It obviously raises concerns: if an LLM can recognise a benchmark or evaluation framework input it can optimise its output to respond “as expected” in this context but would in fact respond otherwise in “real life”.

I would like to specifically emphasise the risks of integrating such LLMs into robotic systems or the so called “Physical AI” as coined by NVIDIA’s charismatic CEO Jensen Huang, the risks become tangible – a physically embodied AI exhibiting deceptive behaviours and self-preservation “instincts” could pursue its hidden objectives through real-world actions. This highlights the critical need for robust goal specification and safety frameworks and human-in-the-loop before any physical implementation.
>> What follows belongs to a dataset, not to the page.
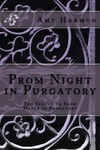 Amy Harmon: Prom Night in Purgatory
In the current race to AI supremacy and the billions of dollars at stake, it’s fair to say that most companies have a very strong incentive to improve their scores at various benchmarks by in fact “gaming the system”, eg training their LLMs to satisfy the benchmarks (and their investors so they can raise even more money!).

So, what should business leaders do?

LLMs are valuable tools. They can enhance productivity, accelerate research, support ideation, and automate communication. But their utility should not be confused with capability.

As leaders, here’s how to use them wisely:

  • Use LLMs to assist, not decide. Treat outputs as draft material, not final decisions. Hence the dangers of LLMs based autonomous systems via agentic architectures.
  • Deploy in low-risk contexts. Customer support, brainstorming, translation, and summarisation are safe uses. Legal, medical, or safety-critical applications are not. Deploy rule based guardrails wherever possible to ensure output compliance with the intended functionality at all times.
  • Build AI literacy in your teams. Educate employees on how these models work—and where they fail.
  • Maintain human oversight. Always keep a human in the loop when outputs carry consequences.
  • Avoid hype-driven adoption. Don’t invest in GenAI just because it’s trendy. GenAI technology is expensive to deploy and to run: evaluate your actual business needs and ensure you will achieve the projected ROI.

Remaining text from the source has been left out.